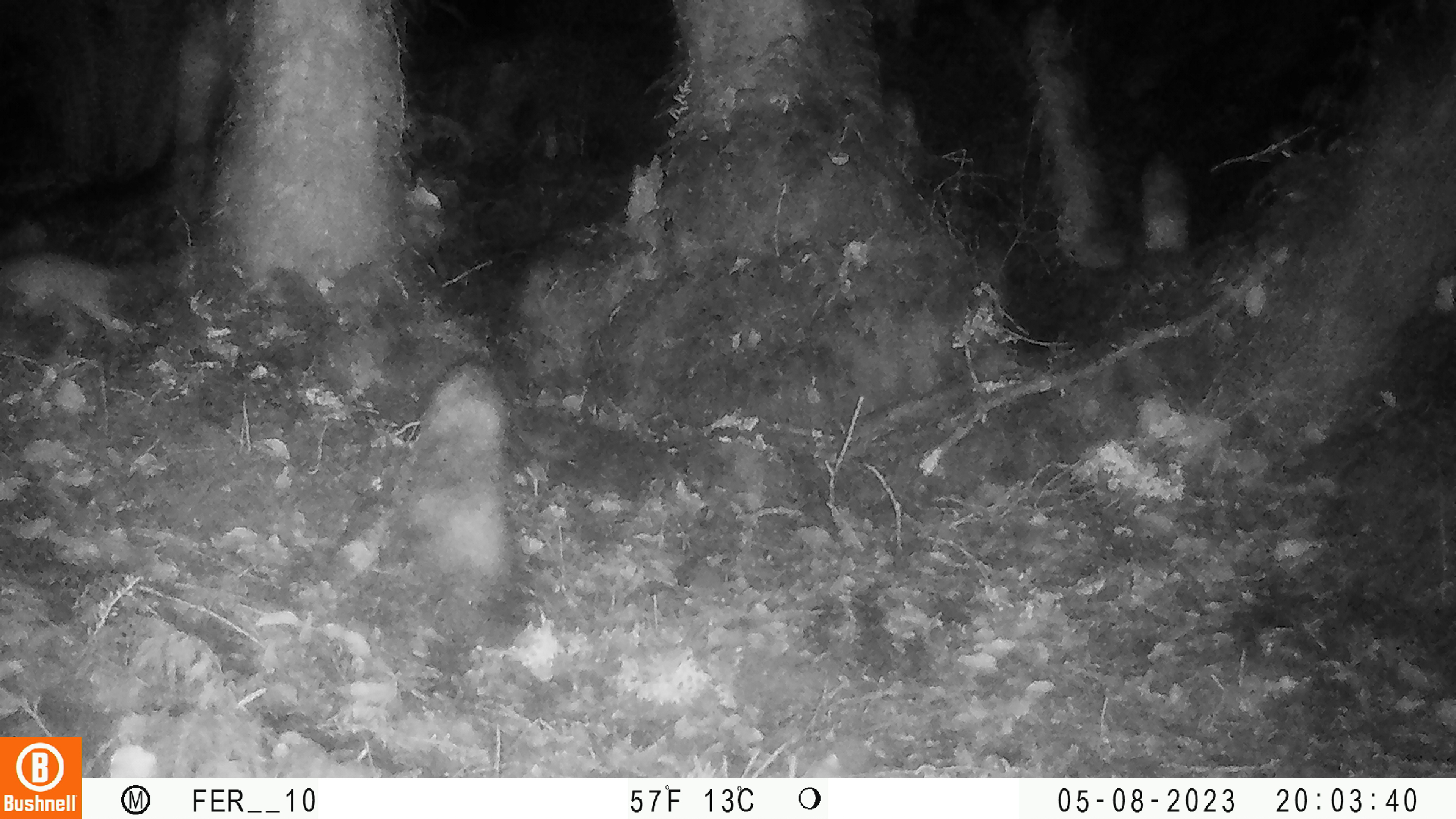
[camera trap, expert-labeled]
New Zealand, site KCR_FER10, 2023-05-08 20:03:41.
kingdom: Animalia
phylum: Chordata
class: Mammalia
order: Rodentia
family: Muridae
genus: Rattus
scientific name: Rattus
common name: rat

◆ ◆ ◆ ◆

**The task**
Write out the listing word for word, omitting the pictures it holds.

**Result of the exercise**
[camera trap, expert-labeled]
New Zealand, site KCR_FER10, 2023-05-08 20:03:41.
kingdom: Animalia
phylum: Chordata
class: Mammalia
order: Rodentia
family: Muridae
genus: Rattus
scientific name: Rattus
common name: rat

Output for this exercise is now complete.